• Passage for review
Don't think just because the Dow set it's fifth record in a row on Friday that it just qualified in the iron man contest either. Fridays performance was purely on the backs of only three stocks. Eastman Kodak, on a positive earnings announcement AND an announced buyback of $2 billion in stock. The other two were the oil sector giants Chevron and Exxon, both riding the heals of the $17.33 oil. The gains of these three EK +6.44, CHV +3.13, XON +2.38 accounted for +53.77 Dow points. The Dow closed up only +31.20. Without these three stocks we would have been negative -22.57.
The recent rise of the cyclical stocks may have run its course. Almost everyone we looked at this weekend appeared to have topped on Friday. This could have been just profit taking from the big gains last week or just a reluctance to apply more money before the weekend but still a cause for concern.
The liquidity driven rally from the last month may be coming to a penny pinching halt. The pre-tax retirement fund deposits have now passed and their may be selling to cover the tax bills of the last minute filers. The earnings season is in full bloom with this coming week the most active for the month. Since most investors understand the concept that you should not hold over earnings then it stands to reason that the biggest earnings weeks would be the biggest selling weeks as well. Investors will move into stocks that announce in May for a final earnings bump before the summer doldrums drop appears. It is entirely possible that the more cautious stock (not option) investors will start moving to the safety of money markets well in advance of the coming Y2K period.
While I do not want to enforce any negative views of the possible negative consequences of the Y2K event, I do feel the need to report on the possibilities. At the recent seminars I had the opportunity to speak with hundreds of investors. MANY expressed a similar view that the market could move downward for the rest of the year after this earnings period. I know many people already converting stocks to cash to protect the investments they have spent years accumulating. While I feel personally that the Y2K event may have no direct impact or at best only minimal inconveniences to most, I also feel the perception of the event will be the major problem. The media is full of dire warnings by thousands of people trying to make a name or a buck out of Y2K. This will only increase in volume and intensity the closer we get. Therefore the perception of the event as a possible catastrophe will grow as well. As an option trader I view any major event that moves the market as a tremendous opportunity. If we do get a major sell off in advance of Y2K I expect to profit well from it. But that is not the point. The point is this. Most investors have been saving for their retirement for many years and have accumulated a large portfolio of stocks. If they become fearful of the future, they will make the phone call to move into the apparent safety of money markets. Funds will start selling stocks to maintain liquidity. When this starts, if at all, is anybody's guess. It is up to us to maintain a watchful eye and NEVER assume the next drop is just a dip. As option traders we are in and out of the market much quicker than stock traders. We can also play either way, up or down, for the same amount of money. After several weeks of rally here we need to be watchful for a trend change.

• Listed entries

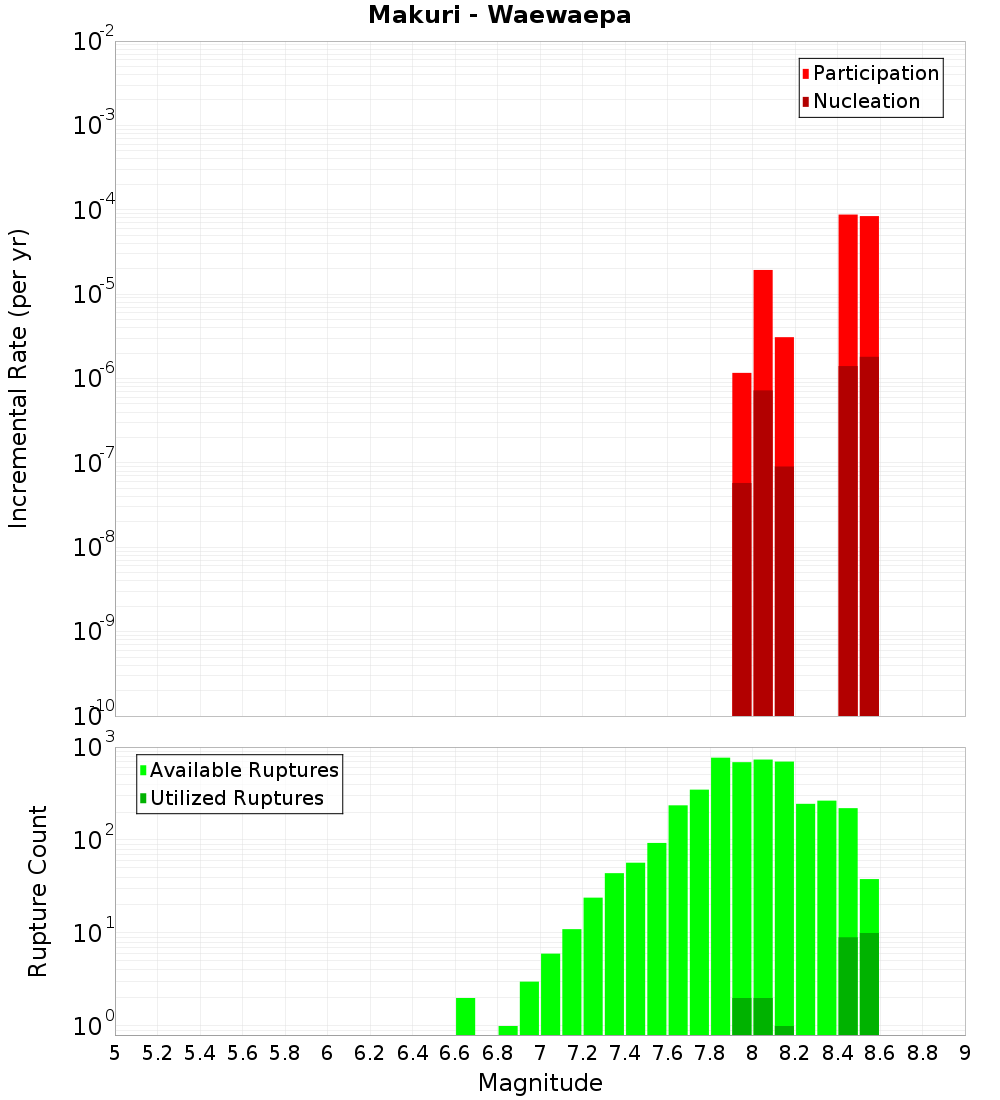 Makuri - Waewaepa

Participation
Nucleation

Incremental Rate (per yr)

$10^{-2}$
$10^{-3}$
$10^{-4}$
$10^{-5}$
$10^{-6}$
$10^{-7}$
$10^{-8}$
$10^{-9}$
$10^{-10}$

Available Ruptures
Utilized Ruptures

Rupture Count

$10^{3}$
$10^{2}$
$10^{1}$
$10^{0}$

5 5.2 5.4 5.6 5.8 6 6.2 6.4 6.6 6.8 7 7.2 7.4 7.6 7.8 8 8.2 8.4 8.6 8.8 9

Magnitude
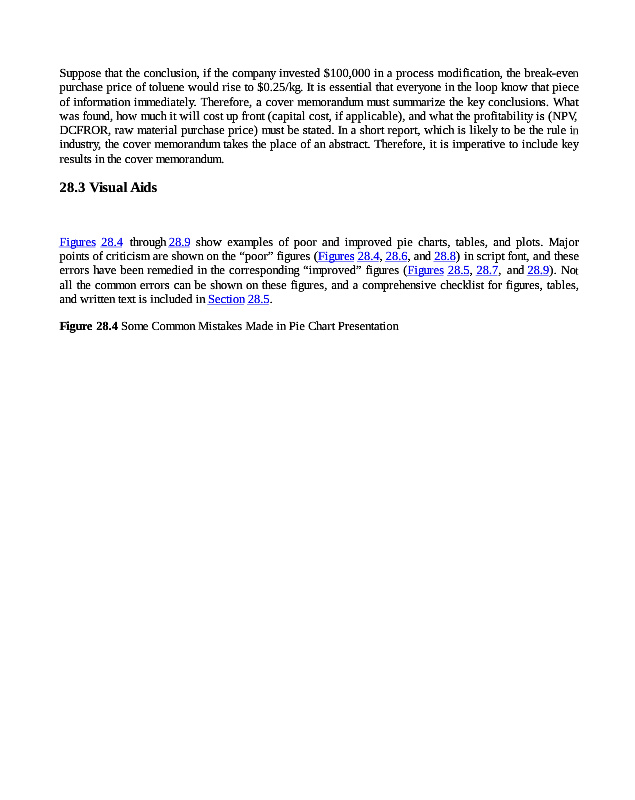 Suppose that the conclusion, if the company invested \$100,000 in a process modification, the break-even purchase price of toluene would rise to \$0.25/kg. It is essential that everyone in the loop know that piece of information immediately. Therefore, a cover memorandum must summarize the key conclusions. What was found, how much it will cost up front (capital cost, if applicable), and what the profitability is (NPV, DCFROR, raw material purchase price) must be stated. In a short report, which is likely to be the rule in industry, the cover memorandum takes the place of an abstract. Therefore, it is imperative to include key results in the cover memorandum.

28.3 Visual Aids

Figures 28.4 through 28.9 show examples of poor and improved pie charts, tables, and plots. Major points of criticism are shown on the “poor” figures (Figures 28.4, 28.6, and 28.8) in script font, and these errors have been remedied in the corresponding “improved” figures (Figures 28.5, 28.7, and 28.9). Not all the common errors can be shown on these figures, and a comprehensive checklist for figures, tables, and written text is included in Section 28.5.

Figure 28.4 Some Common Mistakes Made in Pie Chart Presentation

• Assigned task A
In the market commentary, which three stocks accounted for most of Friday's Dow gains?
• Assigned task B
Continue the market commentary from where it stops.

• Answer space A
Eastman Kodak, Chevron, and Exxon

• Answer space B
Now after talking about a possible direction change in the market I must mention the apparent direction change in three of the most watched Dow confirmation indicators. The Russell-2000 the transports and the advance decline line. All have made dramatic moves in the last several weeks. The Russell broke above 400 after two months of unsuccessful attempts.
While I think the RUT is being moved on the surface by the huge increases in the Internet and brokerage stocks I wrote about last week, I do see some movement in the broader and smaller issues. There is new life in the smaller stocks. Why, at this point, is unknown. Maybe it is simply a flight out of the expensive big caps and a broadening of the market brought on by the Dow 10,000 rally. After Dow 10K the general consensus was that the big caps were grossly over valued and this could be the result. In any event, as long as the Russell continues upward it will be hard for the larger averages to go down dramatically.
Secondly the Transports are very close to the all time high set in April of 1998. Dow theorists see the transports confirming the recent Dow rally. This is also amazing in the light of the rise in oil prices from $11 to over $17 in the same period. Oil is a major cost factor in the transportation sector. This transport rally again defies the odds.
Even more amazing is the turnaround in the advance/decline line. On Friday the Dow was up only +31 on the backs of three stocks yet the NYSE advances beat the decliners by the widest margin in recent memory. 2053 to 1005, a more than 2:1 margin.
Since the first week in April the downward trend which began in April of 1998 has reversed. This is very positive for the markets. If this holds then the rally should continue.
The recent Dow movement has been incredible. Up +707 points in the last eleven days. A new Dow record high for seven of the last eight days. A very strong trend but also one that, like Internet stocks, needs to breathe soon. When it does stop for air we will be at a critical juncture. Each broken thousand mark for the last three was followed by a large decline. We have not seen that yet. If it can pause and maintain a level above 10K then the next run could take us to 11K. Because of the previous Y2K paragraph I will remain skeptical until after the pause is over and the rally begins again. If you always remain skeptical of unchecked market advances you will always be ready to bail out to protect your gains when the next correction occurs. My goal of this entire dissertation is to simply make you aware of the possibilities which should make you a better trader.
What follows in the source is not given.